• _SOURCE PASSAGE_:
# Rabbit bed?



## minimoomin (Feb 23, 2015)

So yesterday I made this rabbit(or animal) bed out of an old blanket and pillow. And I was wondering if anyone has a rabbit bed which their bun sleeps in? What does your bun bed look like? I'm going to introduce it to my bun next week and hopefully she'll use it! If not I guess I have another cat bed  

View attachment 1424671153736.jpg


----------



## Troller (Feb 23, 2015)

Funny this subject is coming up. Originally we tried this with out duo, making a homemade bed that looks very similar but there was no interest and a store bought one. Flash forward a year and as we're getting supplies for a new puppy we lay down the old dog bed we tried with them as well and this is our result.It seems we have lost the dog bed...


----------



## minimoomin (Feb 23, 2015)

Troller said:


> Funny this subject is coming up. Originally we tried this with out duo, making a homemade bed that looks very similar but there was no interest and a store bought one. Flash forward a year and as we're getting supplies for a new puppy we lay down the old dog bed we tried with them as well and this is our result.It seems we have lost the dog bed...



Oh my gosh! That's adorable! I'm just hoping my bun doesn't decide the bed would make a good litter box...


----------



## Blue eyes (Feb 23, 2015)

I have tried several pet beds. Unfortunately, they end up chewing most of them. This is the only one they seemed to not destroy. but it was too small for the two to share.


----------



## Blue eyes (Feb 23, 2015)

I have this bed now, but you can see where they started chewing it....


----------



## minimoomin (Feb 23, 2015)

Blue eyes said:


> I have this bed now, but you can see where they started chewing it....



That's so adorable that they try fit into one bed ^-^ Does it cost a lot to replace the beds every time?


----------



## minimoomin (Feb 23, 2015)

(Sorry about the poor photo) Does anyone's bun sleep in this sort of bed? My cats barely use it, and I thought I might introduce it to my bun. 

View attachment 1424752895225.jpg


----------



## Sophie's Humble Servant (Feb 24, 2015)

Sophie would use that as a litter box lol. She likes peeing on soft, squishy things so she doesn't get a bed. She either sleeps on a coir fibre mat or on the carpet or Lino in her condo.


----------



## Blue eyes (Feb 24, 2015)

minimoomin said:


> (Sorry about the poor photo) Does anyone's bun sleep in this sort of bed? My cats barely use it, and I thought I might introduce it to my bun.


 
I tried one of those with my rabbits - it was on clearance. They chewed it on the inside and started getting to the foam inside, so I had to stop using it. 
It depends on the bunny, though. Maybe yours won't chew it.


----------



## Blue eyes (Feb 24, 2015)

minimoomin said:


> That's so adorable that they try fit into one bed ^-^ Does it cost a lot to replace the beds every time?


 

Yes, they are such snuggle buns at times! I only get the beds now if they are super cheap. That green one was only $3 at a 'going out of business' sale.


----------



## minimoomin (Feb 28, 2015)

• _JOBS_:
A) Decide whether each statement agrees with the forum thread, answering yes or no and quoting the words that settle it: (i) The green bed that Blue eyes mentions cost $3 at a going-out-of-business sale. (ii) Sophie is given a bed to sleep in. (iii) The cats in minimoomin's household use the second bed often.
B) Answer these questions from the forum thread:
(i) What did minimoomin make the first bed from?
(ii) What did Blue eyes's rabbits start getting to inside the bed bought on clearance?
(iii) Where does Sophie sleep?

• _GIVEN INFORMATION_:
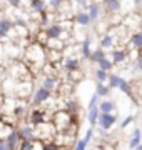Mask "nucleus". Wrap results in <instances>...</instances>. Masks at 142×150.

* * *

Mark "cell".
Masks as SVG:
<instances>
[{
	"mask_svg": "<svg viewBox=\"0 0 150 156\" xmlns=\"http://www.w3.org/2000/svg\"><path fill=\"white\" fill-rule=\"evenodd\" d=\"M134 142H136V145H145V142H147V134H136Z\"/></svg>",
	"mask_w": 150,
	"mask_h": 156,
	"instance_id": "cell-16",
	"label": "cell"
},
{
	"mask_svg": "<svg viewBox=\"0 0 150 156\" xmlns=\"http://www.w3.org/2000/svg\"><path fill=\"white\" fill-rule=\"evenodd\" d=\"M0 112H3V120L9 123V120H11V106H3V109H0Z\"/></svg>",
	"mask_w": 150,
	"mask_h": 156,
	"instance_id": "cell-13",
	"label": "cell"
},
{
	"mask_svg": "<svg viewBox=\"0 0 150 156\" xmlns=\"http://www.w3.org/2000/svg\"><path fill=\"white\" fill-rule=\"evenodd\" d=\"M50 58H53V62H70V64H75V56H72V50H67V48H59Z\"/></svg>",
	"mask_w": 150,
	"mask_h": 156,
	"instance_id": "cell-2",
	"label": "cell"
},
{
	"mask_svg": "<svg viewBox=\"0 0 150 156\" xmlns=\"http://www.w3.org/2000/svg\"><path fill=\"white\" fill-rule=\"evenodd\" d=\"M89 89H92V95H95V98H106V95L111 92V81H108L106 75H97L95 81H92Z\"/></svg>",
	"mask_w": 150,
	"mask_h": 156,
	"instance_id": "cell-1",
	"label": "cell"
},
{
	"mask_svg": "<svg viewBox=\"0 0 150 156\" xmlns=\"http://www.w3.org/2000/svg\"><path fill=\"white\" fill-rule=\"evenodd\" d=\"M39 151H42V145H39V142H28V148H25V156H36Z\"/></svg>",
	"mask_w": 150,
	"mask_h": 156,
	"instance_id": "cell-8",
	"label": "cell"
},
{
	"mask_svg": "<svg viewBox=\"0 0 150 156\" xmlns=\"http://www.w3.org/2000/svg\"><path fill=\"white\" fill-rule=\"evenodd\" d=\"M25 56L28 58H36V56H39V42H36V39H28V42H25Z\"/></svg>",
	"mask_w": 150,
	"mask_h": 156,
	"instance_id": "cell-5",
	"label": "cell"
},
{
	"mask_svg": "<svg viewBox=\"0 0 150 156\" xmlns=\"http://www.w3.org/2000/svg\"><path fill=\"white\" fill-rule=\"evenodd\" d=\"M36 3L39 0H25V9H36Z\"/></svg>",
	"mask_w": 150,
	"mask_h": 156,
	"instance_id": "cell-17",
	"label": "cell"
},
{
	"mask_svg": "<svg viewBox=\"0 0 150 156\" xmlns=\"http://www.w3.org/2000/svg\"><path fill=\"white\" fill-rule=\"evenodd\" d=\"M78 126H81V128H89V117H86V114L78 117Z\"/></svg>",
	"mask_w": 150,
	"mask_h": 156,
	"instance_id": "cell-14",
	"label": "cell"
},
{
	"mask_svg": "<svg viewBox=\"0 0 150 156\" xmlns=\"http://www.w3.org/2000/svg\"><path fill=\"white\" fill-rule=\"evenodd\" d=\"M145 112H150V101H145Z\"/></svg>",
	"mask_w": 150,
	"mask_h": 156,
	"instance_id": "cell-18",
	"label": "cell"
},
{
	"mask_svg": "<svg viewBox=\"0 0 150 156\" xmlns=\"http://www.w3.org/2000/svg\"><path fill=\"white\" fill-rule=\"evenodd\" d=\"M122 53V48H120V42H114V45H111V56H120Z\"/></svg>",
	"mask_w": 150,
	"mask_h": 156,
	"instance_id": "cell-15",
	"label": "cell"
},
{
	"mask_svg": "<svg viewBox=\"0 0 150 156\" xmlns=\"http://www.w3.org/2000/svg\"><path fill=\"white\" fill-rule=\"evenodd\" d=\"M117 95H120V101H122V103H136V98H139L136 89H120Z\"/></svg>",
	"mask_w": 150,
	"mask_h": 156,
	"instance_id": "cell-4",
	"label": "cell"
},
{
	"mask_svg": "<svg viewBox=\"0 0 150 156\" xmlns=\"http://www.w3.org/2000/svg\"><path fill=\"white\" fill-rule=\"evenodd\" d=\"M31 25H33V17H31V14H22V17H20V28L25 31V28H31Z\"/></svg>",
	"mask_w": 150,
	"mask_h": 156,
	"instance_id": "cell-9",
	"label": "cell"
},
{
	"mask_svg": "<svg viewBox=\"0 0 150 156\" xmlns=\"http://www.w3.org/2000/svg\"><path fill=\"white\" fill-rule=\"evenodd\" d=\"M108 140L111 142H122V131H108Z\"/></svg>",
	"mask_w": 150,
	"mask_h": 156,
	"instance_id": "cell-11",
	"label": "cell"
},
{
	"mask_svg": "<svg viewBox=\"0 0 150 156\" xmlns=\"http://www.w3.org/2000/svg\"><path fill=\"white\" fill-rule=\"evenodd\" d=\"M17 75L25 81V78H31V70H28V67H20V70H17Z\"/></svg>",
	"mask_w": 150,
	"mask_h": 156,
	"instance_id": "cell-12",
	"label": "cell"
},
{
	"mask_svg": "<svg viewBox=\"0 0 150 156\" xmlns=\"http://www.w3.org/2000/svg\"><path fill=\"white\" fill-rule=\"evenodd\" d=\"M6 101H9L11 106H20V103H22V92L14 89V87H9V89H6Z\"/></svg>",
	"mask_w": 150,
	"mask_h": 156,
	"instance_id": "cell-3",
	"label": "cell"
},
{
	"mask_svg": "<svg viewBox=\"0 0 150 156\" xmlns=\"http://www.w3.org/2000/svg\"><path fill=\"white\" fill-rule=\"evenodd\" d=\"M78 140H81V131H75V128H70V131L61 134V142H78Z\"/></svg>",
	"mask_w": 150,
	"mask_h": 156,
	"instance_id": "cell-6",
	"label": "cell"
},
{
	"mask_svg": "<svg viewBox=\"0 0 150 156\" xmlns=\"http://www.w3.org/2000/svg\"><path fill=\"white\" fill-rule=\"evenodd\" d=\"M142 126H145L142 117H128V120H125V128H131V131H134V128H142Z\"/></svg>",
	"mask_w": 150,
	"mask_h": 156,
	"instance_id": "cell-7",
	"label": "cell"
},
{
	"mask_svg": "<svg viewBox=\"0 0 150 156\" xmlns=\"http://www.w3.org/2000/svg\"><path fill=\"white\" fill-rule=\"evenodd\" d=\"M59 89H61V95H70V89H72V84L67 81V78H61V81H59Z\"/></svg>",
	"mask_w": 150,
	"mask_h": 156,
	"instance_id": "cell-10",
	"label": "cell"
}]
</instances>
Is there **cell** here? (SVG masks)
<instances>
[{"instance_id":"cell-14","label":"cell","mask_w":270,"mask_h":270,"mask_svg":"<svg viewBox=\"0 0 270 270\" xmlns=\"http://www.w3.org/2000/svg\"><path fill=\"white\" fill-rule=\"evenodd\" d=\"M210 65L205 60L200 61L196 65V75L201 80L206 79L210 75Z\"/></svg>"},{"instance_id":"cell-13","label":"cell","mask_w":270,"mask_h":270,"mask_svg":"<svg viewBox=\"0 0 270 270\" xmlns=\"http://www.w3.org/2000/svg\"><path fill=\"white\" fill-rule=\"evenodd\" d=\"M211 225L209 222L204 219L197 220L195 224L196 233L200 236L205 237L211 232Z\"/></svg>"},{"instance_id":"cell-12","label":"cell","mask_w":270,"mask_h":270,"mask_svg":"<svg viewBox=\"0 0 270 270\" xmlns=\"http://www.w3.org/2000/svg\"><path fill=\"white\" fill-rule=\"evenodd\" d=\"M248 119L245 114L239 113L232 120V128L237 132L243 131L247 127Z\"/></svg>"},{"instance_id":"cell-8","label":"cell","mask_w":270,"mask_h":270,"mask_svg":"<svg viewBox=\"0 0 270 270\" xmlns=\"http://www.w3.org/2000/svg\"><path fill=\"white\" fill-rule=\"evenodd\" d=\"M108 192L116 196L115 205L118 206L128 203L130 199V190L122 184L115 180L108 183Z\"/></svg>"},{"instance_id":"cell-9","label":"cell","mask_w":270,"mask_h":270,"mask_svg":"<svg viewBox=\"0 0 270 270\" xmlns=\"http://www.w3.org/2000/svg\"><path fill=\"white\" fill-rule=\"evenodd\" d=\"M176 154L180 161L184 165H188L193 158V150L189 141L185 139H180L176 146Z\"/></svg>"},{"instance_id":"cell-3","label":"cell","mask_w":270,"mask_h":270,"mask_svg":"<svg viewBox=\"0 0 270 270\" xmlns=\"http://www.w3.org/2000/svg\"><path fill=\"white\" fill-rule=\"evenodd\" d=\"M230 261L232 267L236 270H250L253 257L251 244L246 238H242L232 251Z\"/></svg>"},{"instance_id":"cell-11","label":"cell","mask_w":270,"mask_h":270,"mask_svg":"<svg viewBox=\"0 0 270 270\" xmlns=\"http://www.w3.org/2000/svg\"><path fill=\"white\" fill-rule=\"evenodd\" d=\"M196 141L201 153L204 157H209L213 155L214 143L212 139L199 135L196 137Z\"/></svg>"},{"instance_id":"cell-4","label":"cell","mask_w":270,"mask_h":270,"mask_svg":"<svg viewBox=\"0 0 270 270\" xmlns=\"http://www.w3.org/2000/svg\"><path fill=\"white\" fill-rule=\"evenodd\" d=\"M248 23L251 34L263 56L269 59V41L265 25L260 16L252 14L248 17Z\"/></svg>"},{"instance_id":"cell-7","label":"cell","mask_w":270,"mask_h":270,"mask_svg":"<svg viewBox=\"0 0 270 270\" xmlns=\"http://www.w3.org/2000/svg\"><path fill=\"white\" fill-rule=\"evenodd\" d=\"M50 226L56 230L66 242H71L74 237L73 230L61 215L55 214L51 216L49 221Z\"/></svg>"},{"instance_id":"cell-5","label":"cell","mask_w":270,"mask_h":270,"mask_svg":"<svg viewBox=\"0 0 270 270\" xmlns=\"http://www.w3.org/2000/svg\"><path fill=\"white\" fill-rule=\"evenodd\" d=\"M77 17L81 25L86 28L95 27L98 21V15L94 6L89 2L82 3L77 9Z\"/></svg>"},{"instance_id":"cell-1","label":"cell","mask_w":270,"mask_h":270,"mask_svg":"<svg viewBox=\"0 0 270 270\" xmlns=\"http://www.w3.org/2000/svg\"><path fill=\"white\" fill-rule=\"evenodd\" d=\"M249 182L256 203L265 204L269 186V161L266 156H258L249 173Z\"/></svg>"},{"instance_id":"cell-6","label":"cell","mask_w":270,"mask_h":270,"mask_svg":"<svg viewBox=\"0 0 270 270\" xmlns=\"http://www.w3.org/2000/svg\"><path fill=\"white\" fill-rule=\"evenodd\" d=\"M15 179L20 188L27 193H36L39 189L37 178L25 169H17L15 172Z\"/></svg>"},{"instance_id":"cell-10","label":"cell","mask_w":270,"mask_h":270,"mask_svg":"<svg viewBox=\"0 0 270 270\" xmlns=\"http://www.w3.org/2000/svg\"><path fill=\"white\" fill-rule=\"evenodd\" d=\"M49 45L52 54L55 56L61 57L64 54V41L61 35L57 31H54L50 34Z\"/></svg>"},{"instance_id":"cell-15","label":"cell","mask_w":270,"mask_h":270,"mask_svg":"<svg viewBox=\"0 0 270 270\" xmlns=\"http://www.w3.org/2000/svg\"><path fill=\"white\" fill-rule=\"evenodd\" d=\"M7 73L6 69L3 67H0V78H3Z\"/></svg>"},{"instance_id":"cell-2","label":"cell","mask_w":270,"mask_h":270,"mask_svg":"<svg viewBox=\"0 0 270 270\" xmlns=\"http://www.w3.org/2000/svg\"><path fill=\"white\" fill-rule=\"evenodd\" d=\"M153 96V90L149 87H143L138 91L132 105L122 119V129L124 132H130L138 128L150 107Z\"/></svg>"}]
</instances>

• _ANSWERS PROVIDED_:
A)
(i) Yes: "That green one was only $3 at a 'going out of business' sale."
(ii) No: "She likes peeing on soft, squishy things so she doesn't get a bed."
(iii) No: "My cats barely use it"

B)
(i) An old blanket and pillow.
(ii) The foam inside.
(iii) On a coir fibre mat, or on the carpet or Lino in her condo.